8 hours ago
Tuesday, April 26, 2016
If you want to make the best Mother's Day brunch dish......here it is.
It's a savory bread pudding/casserole type of thing and you can throw in whatever you like.
You like ham or bacon? Toss it in.
You like mushrooms? Saute some up and add them.......
Use any type of cheese you like. Gruyere is good, as is Swiss or cheddar cheese.
Since it is spring, I used everything springy........artichokes, leeks, peas and asparagus.
I used local bread that was made in a Stefano Ferrara pizza oven........
This is a fantastic dish. You can make it for Mother's Day or just make it for dinner w/ a salad, like I did.
Savory Bread Pudding w/ Leeks, Asparagus, Artichokes & Peas:
half loaf of good quality bread, torn into pieces
1 tbsp butter
1 bunch of asparagus, trimmed and cut into pieces
3 large leeks, sliced (don't use tough green parts)
1 can artichoke hearts, drained
3/4 cup of frozen peas
1 tbsp dried dillweed
kosher salt & pepper
1 1/2 cups of half & half
8 oz. of cubed Swiss, Gruyere or Cheddar cheese
In a large heavy skillet, heat a tbsp of butter and some olive oil.

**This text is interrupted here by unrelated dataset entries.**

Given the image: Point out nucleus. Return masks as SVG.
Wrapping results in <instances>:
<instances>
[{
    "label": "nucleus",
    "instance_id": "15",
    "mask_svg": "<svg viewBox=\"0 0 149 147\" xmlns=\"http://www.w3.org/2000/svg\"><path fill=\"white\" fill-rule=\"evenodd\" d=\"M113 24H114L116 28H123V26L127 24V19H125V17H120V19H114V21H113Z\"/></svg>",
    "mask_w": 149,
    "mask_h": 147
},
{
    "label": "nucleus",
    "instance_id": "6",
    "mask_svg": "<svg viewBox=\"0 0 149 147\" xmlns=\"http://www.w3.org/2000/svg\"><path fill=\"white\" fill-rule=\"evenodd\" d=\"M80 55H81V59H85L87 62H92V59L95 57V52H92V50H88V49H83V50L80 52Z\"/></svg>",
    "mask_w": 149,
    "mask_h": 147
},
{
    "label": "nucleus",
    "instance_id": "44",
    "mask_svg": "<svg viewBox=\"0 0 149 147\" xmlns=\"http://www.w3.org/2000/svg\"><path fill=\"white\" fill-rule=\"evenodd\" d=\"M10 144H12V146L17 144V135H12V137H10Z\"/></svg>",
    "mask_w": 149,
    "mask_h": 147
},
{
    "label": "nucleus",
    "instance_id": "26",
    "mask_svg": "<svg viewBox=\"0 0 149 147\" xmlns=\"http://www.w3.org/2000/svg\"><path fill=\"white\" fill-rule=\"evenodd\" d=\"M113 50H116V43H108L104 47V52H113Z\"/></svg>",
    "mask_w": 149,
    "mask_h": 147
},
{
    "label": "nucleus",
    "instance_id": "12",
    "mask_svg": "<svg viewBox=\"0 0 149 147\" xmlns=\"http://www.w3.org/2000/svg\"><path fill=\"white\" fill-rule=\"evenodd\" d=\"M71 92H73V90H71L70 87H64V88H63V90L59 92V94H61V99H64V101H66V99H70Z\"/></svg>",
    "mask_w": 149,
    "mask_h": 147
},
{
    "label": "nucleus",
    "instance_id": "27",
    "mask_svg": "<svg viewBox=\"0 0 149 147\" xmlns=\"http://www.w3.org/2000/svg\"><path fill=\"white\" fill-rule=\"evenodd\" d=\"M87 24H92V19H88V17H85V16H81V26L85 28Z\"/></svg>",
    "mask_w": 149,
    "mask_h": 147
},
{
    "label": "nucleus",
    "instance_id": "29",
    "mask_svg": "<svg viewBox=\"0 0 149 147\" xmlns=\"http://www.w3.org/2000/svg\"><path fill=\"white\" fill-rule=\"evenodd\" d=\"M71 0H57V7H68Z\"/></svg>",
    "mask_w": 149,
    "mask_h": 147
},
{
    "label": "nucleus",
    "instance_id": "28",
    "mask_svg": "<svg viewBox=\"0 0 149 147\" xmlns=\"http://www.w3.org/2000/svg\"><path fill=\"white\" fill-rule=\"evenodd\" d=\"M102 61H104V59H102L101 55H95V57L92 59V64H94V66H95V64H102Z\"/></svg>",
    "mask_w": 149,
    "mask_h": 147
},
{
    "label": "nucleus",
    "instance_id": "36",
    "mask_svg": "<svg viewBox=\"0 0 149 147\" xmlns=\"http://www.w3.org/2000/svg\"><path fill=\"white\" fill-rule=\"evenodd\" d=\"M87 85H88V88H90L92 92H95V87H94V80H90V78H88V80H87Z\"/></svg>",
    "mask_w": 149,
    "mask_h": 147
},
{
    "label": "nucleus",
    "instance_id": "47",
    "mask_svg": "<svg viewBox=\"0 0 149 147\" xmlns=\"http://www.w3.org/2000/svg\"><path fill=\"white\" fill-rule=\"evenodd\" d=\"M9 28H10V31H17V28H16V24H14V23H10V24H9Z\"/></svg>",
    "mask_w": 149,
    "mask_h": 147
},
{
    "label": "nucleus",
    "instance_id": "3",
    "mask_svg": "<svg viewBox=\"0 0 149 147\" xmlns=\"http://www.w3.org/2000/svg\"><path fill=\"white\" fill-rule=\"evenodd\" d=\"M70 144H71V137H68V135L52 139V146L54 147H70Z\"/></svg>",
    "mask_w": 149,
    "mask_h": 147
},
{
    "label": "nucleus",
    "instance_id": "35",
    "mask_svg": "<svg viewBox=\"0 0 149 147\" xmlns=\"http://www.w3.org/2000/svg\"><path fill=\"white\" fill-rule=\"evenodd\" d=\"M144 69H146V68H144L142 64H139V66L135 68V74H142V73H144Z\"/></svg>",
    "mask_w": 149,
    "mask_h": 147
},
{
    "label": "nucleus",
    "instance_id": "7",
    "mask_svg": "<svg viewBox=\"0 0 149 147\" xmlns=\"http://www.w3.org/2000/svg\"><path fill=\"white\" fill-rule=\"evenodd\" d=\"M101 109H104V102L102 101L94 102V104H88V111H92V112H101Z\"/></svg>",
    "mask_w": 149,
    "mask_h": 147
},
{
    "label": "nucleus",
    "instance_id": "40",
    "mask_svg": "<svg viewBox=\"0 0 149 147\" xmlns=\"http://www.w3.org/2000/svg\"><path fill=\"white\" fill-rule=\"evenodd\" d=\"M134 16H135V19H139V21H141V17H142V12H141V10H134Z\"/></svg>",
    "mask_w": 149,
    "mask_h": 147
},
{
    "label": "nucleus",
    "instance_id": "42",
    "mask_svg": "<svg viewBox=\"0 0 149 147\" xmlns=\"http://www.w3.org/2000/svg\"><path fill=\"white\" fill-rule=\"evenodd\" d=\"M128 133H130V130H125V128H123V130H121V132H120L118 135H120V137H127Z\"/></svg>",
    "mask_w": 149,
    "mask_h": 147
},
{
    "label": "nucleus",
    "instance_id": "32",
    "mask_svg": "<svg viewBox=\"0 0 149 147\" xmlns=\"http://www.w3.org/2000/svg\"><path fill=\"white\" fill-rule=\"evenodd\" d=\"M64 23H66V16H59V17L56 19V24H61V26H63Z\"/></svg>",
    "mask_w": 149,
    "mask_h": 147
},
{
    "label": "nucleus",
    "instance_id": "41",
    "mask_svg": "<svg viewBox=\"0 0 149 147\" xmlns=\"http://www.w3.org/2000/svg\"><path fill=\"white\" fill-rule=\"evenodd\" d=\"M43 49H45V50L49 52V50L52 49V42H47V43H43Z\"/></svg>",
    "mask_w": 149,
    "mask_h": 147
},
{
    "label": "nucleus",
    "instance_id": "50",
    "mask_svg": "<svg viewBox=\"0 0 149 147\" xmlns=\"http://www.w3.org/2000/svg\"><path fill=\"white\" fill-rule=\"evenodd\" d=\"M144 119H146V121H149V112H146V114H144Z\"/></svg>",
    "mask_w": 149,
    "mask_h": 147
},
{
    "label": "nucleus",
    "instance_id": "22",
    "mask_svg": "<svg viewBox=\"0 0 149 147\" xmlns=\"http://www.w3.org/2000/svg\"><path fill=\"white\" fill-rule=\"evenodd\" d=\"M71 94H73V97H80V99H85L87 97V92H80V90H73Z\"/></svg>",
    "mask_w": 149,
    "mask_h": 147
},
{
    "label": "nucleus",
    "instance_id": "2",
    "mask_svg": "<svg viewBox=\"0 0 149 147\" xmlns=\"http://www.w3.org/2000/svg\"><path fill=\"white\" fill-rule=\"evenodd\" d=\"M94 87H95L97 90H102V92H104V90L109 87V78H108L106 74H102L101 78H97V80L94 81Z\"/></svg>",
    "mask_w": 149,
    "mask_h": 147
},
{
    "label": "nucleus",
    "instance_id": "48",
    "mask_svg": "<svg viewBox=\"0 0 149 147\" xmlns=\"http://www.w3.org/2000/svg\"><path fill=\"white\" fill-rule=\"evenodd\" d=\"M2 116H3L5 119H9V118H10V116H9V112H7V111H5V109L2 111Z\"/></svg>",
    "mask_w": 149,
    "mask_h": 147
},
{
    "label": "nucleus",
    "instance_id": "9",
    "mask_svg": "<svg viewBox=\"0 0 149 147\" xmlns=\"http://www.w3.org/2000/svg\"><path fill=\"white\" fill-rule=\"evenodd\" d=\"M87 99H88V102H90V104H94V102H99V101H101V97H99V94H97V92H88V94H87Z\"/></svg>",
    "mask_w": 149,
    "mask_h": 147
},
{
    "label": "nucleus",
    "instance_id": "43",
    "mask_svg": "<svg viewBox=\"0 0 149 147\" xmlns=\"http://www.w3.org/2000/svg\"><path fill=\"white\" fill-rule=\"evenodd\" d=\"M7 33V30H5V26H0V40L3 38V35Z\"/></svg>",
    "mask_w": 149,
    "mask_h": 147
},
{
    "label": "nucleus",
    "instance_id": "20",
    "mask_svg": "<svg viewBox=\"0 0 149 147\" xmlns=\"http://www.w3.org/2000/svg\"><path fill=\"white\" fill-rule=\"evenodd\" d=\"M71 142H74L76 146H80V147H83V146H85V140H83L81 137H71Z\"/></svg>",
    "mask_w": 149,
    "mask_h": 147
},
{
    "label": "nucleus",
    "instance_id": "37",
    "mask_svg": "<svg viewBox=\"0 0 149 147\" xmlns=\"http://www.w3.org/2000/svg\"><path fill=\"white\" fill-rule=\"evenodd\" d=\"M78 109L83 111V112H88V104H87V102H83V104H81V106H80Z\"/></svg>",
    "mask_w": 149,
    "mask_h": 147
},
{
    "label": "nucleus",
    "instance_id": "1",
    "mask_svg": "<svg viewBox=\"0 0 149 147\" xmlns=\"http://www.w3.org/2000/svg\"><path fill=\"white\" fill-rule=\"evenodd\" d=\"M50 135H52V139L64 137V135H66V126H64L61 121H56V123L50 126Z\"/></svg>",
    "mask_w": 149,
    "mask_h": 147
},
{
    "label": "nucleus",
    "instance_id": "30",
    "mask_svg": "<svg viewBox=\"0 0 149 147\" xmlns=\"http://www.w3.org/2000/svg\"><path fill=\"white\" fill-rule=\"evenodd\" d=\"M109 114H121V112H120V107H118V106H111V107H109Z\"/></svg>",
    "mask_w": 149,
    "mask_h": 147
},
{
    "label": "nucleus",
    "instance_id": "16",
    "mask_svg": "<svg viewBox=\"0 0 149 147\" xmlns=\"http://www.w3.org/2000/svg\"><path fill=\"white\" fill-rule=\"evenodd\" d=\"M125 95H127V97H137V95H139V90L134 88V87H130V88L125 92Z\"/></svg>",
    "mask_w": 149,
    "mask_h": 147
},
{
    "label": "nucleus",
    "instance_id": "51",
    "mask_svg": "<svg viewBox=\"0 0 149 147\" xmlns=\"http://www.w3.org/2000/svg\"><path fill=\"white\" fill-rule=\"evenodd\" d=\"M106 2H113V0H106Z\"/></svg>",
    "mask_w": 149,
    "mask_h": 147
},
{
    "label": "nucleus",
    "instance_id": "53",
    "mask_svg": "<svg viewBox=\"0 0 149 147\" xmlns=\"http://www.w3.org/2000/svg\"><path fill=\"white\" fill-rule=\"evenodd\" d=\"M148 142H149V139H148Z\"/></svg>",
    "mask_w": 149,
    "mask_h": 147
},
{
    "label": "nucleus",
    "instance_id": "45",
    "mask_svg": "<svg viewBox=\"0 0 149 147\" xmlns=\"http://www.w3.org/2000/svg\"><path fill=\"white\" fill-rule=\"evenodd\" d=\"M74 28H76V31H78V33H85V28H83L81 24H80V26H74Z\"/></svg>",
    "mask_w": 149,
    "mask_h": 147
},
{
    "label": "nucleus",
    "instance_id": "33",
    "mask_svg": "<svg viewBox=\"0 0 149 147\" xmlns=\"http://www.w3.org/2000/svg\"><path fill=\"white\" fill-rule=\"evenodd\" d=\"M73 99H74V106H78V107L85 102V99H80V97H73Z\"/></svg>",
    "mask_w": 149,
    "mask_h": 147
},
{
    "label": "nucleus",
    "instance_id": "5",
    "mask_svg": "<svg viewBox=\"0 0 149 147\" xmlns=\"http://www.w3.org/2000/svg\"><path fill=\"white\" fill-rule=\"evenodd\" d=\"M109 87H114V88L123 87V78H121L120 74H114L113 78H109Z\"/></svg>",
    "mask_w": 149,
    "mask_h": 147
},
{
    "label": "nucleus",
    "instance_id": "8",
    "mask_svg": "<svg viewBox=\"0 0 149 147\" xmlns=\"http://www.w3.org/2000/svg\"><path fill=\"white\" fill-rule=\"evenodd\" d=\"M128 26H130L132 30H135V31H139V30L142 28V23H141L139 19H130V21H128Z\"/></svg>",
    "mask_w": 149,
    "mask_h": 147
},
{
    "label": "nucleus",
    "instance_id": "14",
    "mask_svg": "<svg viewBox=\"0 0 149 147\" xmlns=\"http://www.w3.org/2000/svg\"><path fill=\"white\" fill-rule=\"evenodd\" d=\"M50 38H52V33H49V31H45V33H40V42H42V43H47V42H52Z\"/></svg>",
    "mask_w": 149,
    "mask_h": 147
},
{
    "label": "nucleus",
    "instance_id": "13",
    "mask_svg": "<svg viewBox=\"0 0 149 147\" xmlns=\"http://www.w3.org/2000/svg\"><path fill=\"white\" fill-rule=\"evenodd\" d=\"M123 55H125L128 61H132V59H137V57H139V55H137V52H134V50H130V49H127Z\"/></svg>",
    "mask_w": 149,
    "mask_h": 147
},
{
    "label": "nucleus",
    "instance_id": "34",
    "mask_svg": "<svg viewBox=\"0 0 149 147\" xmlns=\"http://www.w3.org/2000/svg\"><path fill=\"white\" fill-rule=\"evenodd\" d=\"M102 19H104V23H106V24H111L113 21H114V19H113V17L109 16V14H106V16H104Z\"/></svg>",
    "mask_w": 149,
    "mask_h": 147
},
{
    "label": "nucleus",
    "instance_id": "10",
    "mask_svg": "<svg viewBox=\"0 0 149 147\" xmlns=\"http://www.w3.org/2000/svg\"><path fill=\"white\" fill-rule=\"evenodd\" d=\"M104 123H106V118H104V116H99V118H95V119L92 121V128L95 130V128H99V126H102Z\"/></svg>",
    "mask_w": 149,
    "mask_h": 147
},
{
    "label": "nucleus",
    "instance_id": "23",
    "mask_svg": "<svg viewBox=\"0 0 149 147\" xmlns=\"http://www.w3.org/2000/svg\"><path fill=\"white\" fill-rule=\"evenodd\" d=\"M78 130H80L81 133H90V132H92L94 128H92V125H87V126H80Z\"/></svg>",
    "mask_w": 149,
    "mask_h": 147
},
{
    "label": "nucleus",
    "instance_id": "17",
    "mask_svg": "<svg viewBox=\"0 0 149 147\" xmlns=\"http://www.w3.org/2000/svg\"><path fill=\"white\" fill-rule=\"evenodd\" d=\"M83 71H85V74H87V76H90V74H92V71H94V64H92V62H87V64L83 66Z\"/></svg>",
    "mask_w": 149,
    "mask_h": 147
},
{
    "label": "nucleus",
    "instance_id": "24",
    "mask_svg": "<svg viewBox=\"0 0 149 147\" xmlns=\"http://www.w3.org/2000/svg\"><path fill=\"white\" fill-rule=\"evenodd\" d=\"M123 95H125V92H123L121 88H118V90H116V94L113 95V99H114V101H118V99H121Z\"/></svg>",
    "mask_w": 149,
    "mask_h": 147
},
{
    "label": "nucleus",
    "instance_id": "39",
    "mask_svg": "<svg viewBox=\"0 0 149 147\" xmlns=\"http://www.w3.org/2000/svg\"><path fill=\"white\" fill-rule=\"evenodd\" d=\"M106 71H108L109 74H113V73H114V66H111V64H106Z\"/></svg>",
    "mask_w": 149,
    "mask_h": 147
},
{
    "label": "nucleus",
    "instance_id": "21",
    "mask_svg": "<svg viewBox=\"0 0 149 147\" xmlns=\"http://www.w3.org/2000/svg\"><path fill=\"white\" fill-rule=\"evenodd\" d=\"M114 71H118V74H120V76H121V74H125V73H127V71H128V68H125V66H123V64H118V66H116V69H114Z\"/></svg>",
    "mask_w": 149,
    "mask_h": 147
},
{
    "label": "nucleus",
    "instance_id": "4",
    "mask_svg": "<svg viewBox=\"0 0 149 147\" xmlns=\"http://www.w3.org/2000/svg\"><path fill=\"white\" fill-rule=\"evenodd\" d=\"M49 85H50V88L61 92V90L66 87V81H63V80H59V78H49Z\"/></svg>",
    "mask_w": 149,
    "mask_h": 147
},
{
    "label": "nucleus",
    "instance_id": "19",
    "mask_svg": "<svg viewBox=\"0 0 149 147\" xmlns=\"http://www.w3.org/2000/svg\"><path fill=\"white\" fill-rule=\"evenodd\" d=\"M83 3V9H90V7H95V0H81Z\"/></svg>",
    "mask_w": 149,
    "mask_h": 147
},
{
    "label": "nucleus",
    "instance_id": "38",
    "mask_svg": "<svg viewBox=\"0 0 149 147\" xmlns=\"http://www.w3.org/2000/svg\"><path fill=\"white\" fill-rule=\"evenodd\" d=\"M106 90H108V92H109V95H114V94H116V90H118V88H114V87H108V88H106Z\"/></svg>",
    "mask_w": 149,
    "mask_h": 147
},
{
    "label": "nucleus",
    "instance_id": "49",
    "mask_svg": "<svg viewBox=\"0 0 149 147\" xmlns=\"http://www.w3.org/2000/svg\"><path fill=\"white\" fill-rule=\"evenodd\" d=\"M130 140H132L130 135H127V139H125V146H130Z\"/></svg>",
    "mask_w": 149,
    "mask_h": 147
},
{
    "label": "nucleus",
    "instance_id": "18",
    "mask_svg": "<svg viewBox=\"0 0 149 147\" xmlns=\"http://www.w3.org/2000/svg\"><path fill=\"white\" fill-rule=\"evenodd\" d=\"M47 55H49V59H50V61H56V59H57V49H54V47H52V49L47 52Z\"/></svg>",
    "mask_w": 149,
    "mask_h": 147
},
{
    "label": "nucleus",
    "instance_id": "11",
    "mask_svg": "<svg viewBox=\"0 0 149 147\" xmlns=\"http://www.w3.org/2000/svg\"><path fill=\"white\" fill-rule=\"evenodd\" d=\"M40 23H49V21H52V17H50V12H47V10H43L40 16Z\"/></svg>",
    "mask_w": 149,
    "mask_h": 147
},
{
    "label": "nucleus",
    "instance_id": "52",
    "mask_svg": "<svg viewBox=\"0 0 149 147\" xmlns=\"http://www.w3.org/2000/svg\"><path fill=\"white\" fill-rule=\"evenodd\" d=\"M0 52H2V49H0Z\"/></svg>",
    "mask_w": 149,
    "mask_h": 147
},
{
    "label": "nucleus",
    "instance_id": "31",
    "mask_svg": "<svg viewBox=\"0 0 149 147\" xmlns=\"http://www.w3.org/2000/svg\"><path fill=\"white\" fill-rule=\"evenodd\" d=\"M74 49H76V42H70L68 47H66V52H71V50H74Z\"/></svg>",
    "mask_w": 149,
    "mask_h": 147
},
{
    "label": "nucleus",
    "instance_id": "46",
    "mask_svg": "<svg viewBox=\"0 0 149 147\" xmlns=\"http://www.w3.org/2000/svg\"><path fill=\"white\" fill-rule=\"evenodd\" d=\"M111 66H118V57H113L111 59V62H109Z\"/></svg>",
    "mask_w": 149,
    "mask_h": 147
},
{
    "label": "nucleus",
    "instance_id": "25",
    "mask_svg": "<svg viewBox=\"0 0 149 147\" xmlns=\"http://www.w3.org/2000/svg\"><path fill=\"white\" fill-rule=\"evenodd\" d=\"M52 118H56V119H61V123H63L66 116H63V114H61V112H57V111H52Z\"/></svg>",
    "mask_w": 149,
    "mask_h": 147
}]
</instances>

Saute the sliced leeks and asparagus pieces for a few minutes on medium heat until leeks are wilted. Season w/ kosher salt & pepper and the dill.
Add in the artichoke hearts and peas and cook another minute. Let completely cool before proceeding.
Once cooled, add in the cubed cheese (so the cheese doesn't melt).
Butter an 8" x 10" casserole dish. Lay the torn bread pieces on the bottom of the pan.
When the asparagus/cheese mixture is cooled, pour on top of the bread in the casserole.
Whisk the eggs with the milk/cream or half & half and season with salt & pepper.
Pour the custard over the bread and vegetable cheese mixture and press down with a spatula so all the ingredients are submerged and the bread is wet. Let sit 15 minutes to absorb the liquid.
Bake 40 minutes in a 350F oven.
Let cool 15 minutes before slicing. Serve with a simple arugula salad w/ a lemon dressing.